Its doable, but user is severely under-quoting the pricing. When you think about systems like this you have to take the price you are quoted from the company you plan to purchase from, and then add half of that to the price. You need some buffer in case something goes wrong / your battery shits out, panel gets hit with a rock, etc etc etc. Shit will go wrong eventually no matter how sure you are the system is solid.
Mining is another thing. To really optimize for a professional grade setup, its going to pricey, not just in equipment, but in code. Unless you are a programmer who has done work with automated systems like mining rigs, you are going to want to get someone to optimize it.
Michael Parker
This. Kek.
Camden Jenkins
>He doesn't know about the high altitude Sierra Nevada desert where the sun shines 357 days out of the year on average but due to the elevation it's cold most of the year.
All the miners will keep my nice and toasty in the high desert user.
If you buy the shit off alibaba you can get a 6kW system delivered for somewhere in the 4K or 5k range. Then set it up yourself. Obviously I wouldn't bother with tracking at the start, just set up at an angle for the season and latitude. Is it an option?
Sebastian Wilson
Yes. I work on the satellite industry and solar pans still can output a considerable amount even without tracking.
Samuel Gray
Idk my thought for this specific situation, is if you are going to move to a desert, and set up a system, you want to optimize asap, so you can start chipping away at your ROI. But no its not "necessary". Unless you also get a job in the desert doing...... idk doing whatever you can in the desert I guess, then its going to be your only income.

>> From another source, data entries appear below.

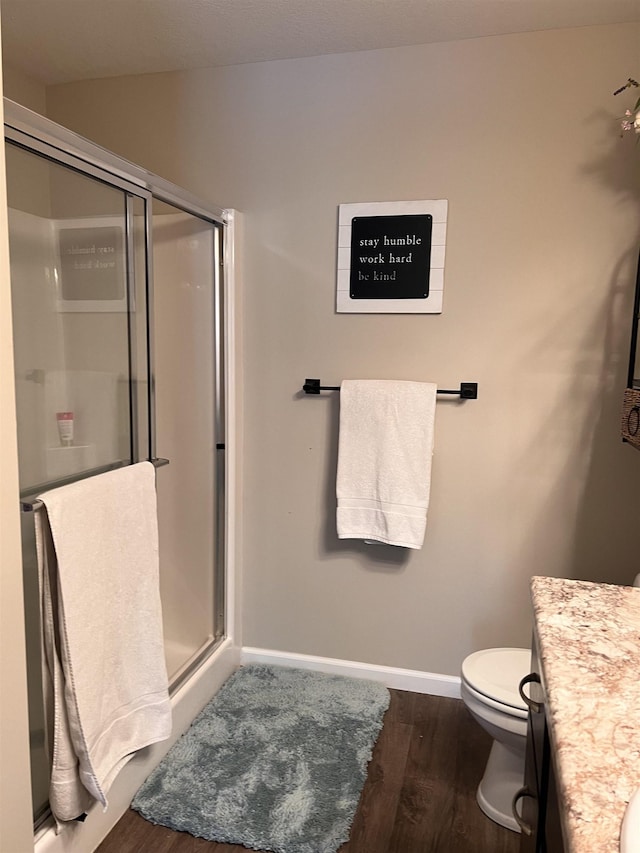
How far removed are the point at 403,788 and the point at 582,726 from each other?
4.11 ft

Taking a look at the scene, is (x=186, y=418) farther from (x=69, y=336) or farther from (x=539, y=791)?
(x=539, y=791)

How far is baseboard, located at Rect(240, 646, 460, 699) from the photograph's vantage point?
7.84 ft

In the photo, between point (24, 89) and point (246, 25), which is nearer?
point (246, 25)

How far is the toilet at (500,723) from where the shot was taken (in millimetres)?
1682

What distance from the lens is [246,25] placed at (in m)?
2.01

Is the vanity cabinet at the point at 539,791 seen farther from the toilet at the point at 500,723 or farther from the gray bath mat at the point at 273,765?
the gray bath mat at the point at 273,765

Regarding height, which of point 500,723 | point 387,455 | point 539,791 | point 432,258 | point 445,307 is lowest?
point 500,723

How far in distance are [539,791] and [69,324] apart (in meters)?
1.58

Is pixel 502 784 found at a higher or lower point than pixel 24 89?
lower

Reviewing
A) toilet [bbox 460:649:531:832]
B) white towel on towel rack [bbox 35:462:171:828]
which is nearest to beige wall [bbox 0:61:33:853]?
white towel on towel rack [bbox 35:462:171:828]

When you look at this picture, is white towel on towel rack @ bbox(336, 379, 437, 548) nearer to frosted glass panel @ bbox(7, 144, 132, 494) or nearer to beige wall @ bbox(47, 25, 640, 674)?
beige wall @ bbox(47, 25, 640, 674)

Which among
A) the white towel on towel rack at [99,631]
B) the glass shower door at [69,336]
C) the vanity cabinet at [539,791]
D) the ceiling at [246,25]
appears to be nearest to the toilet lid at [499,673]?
the vanity cabinet at [539,791]

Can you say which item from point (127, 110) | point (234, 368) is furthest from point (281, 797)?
point (127, 110)

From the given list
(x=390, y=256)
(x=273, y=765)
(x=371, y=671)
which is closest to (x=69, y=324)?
(x=390, y=256)
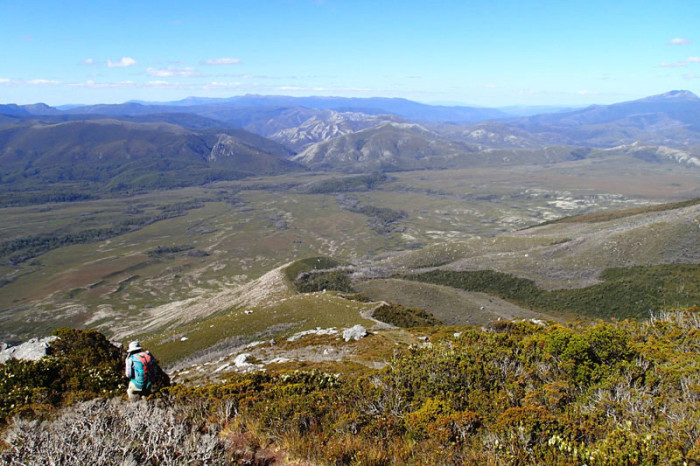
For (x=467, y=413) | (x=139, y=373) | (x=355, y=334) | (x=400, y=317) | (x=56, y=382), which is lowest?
(x=400, y=317)

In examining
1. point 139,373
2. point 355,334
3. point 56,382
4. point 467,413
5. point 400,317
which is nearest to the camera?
point 467,413

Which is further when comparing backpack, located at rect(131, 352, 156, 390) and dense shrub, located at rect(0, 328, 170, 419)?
dense shrub, located at rect(0, 328, 170, 419)

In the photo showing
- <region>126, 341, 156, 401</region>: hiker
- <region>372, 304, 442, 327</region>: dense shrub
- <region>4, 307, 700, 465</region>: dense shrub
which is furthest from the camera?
<region>372, 304, 442, 327</region>: dense shrub

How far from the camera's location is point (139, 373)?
14961 mm

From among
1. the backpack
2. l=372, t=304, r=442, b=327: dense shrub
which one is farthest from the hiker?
l=372, t=304, r=442, b=327: dense shrub

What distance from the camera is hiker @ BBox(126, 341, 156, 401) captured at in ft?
49.0

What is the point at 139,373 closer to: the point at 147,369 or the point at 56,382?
the point at 147,369

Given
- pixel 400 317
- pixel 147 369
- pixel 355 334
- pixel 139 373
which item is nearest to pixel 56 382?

Also, living in the desert is really nice, until you get bored. Take it from a guy who spent 3 years patrolling a desert: don't start drinking. Smoke pot if you need something to occupy your time, but alcohol + desert + time = misery.
Christian Sanders
What is the easiest way to know if a property has good well potential or not? Lots of junk boomer properties on landwatch where the seller obviously has not been to the property
Connor Nelson
Thanks. What are your thoughts on finding an old patented mine (worked, but still has minerals) and doing hard rock mining as the second gig?
Nathaniel Gonzalez
If your way of cooling is to create constant airflow between the outside and the inside, it doesn't really matter what temperature it is outside, as long as it's not 50 degrees Celsius or something
Leo Miller
>He doesn't know how ambient temperature affects convective heat transfer
Easton Sanchez
>take out $100k in student loans >invest it all in shitcoins >move to china
Alexander Jones
ooooh nice
Samuel Rodriguez
Hey fuckers you seems to forgot about INTERNET connection. How do you get it in a fucking desert?